Encoding

Reference

Basics

Computers can't store text, pictures etc, only 1s and 0s. In order to convert a string of 1s and 0s into text or pictures we need to have a set of rules to do this. These rules are known as the encoding scheme.

The ASCII encoding scheme codes 01100010 as a b, and 011010001 as a t. It uses 8 bits or 1 byte for every character it can encode, using the last 7 bits only and therefore contains a maxiumum of 128 characters.

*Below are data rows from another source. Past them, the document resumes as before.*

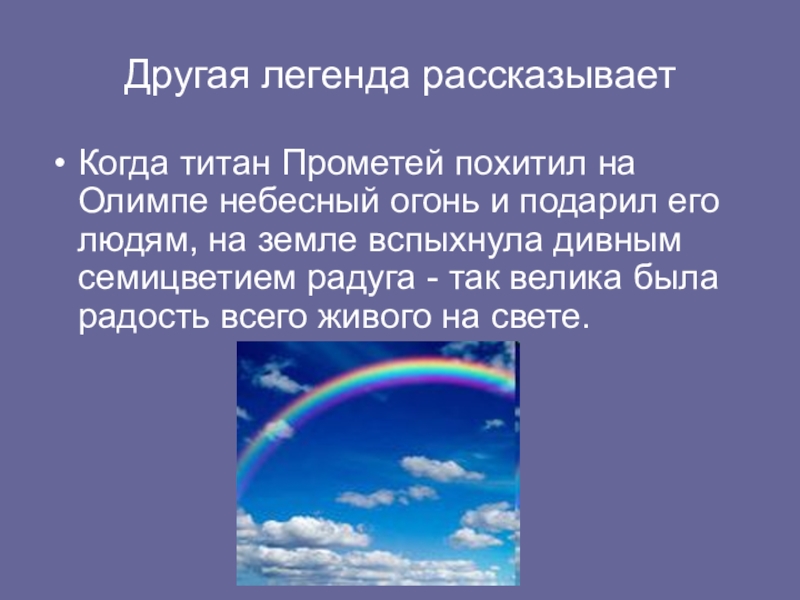 Другая легенда рассказывает

• Когда титан Прометей похитил на Олимпе небесный огонь и подарил его людям, на земле вспыхнула дивным семицветием радуга - так велика была радость всего живого на свете.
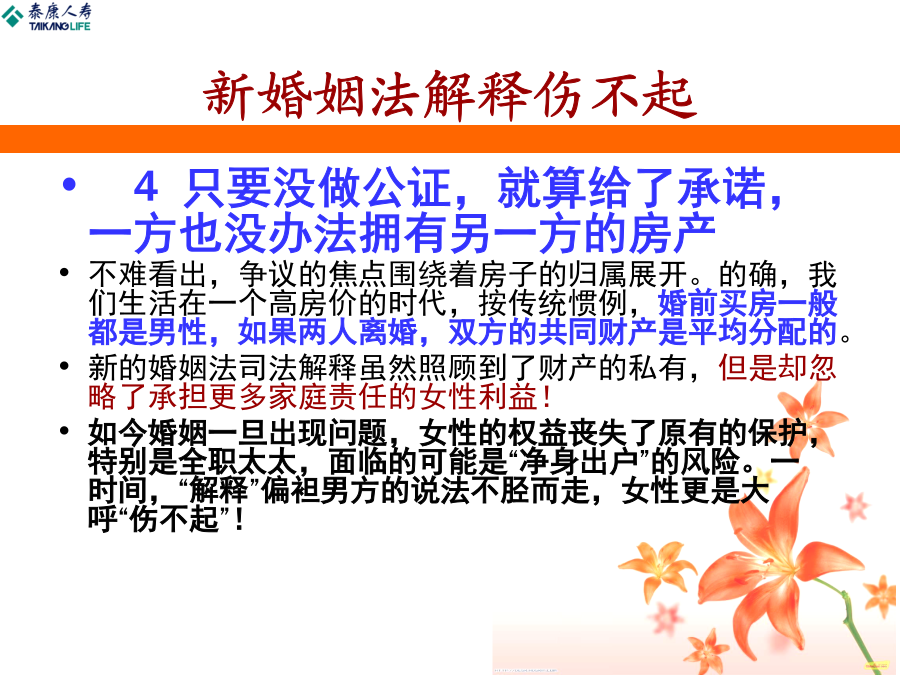 泰康人寿
TAIKANG LIFE

新婚姻法解释伤不起

• 4 只要没做公证，就算给了承诺，一方也没办法拥有另一方的房产

• 不难看出，争议的焦点围绕着房子的归属展开。的确，我们生活在一个高房价的时代，按传统惯例，婚前买房一般都是男性，如果两人离婚，双方的共同财产是平均分配的。

• 新的婚姻法司法解释虽然照顾到了财产的私有，但是却忽略了承担更多家庭责任的女性利益！

• 如今婚姻一旦出现问题，女性的权益丧失了原有的保护，特别是全职太太，面临的可能是“净身出户”的风险。一时间，“解释”偏袒男方的说法不胫而走，女性更是大呼“伤不起”！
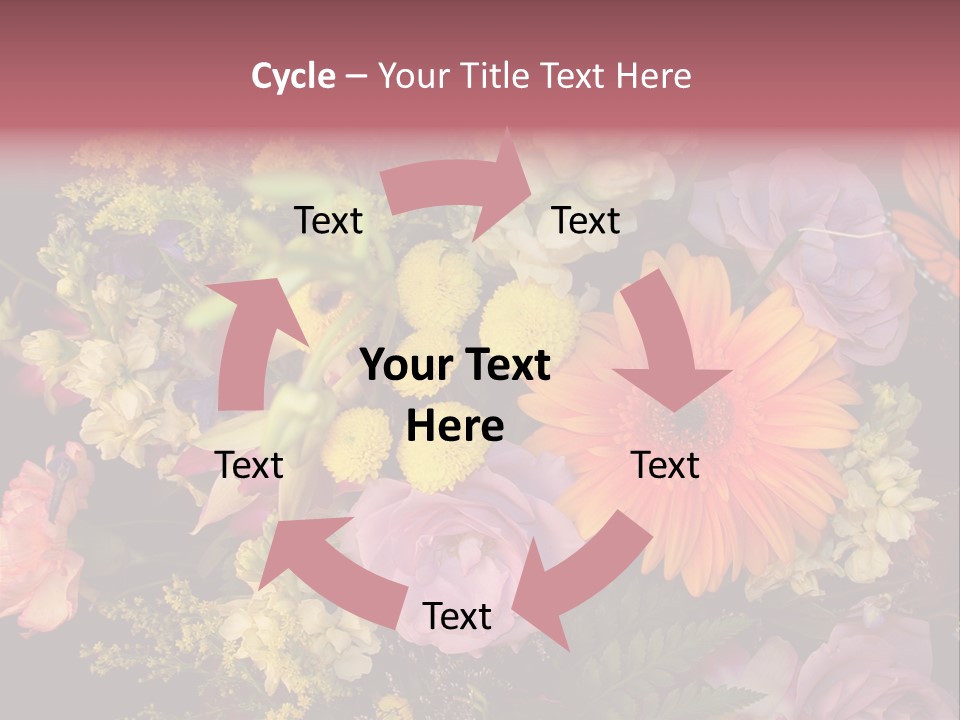 Cycle – Your Title Text Here

Text

Text

Your Text Here

Text

Text

Text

Encoded in ASCII: 01001000 01100101 01101100 01101100 01101111 00100000 01010111 01101111 01110010 01101100 01100100 Decoded: Hello World

Unicode

Since ASCII only uses 1 byte with a potential maximum of 256 characters, many different encoding schemes have since been created. Unicode is an attempt to unify all coding schemes and give enough space to cover all characters required. 2 bytes is not enough for all the characters in unicode. 3 bytes is enough but awkward. 4 bytes is good, but can end up taking up alot of space if only writing in e.g. English. For this reason different Unicode encoding schemes exist. UTF-32 uses 4 bytes. UTF-16 and UTF-8 use variable lengths, and use the minimum number of bytes required to hold each particular letter or symbol. UTF-16 will use a minimum of 2 bytes, whereas UTF-8 can use only 1 byte if possible.

Unicode code points

Unicode code points are written in hexidecimal (to keep them shorter), preceded by U+.

Garbled text

Garbled text results when something has guessed the wrong encoding to read a stream of 1s and 0s from a file, network stream etc. A computer always needs to be told what encoding a particular stream is in. If a stream of bytes is encode incorrectly and then saved using the same method to decode, the resulting stream will be garbage and the original text is lost. The only way to get back to it would be to correctly guess the same encoding, decoding steps and carry them out in reverse.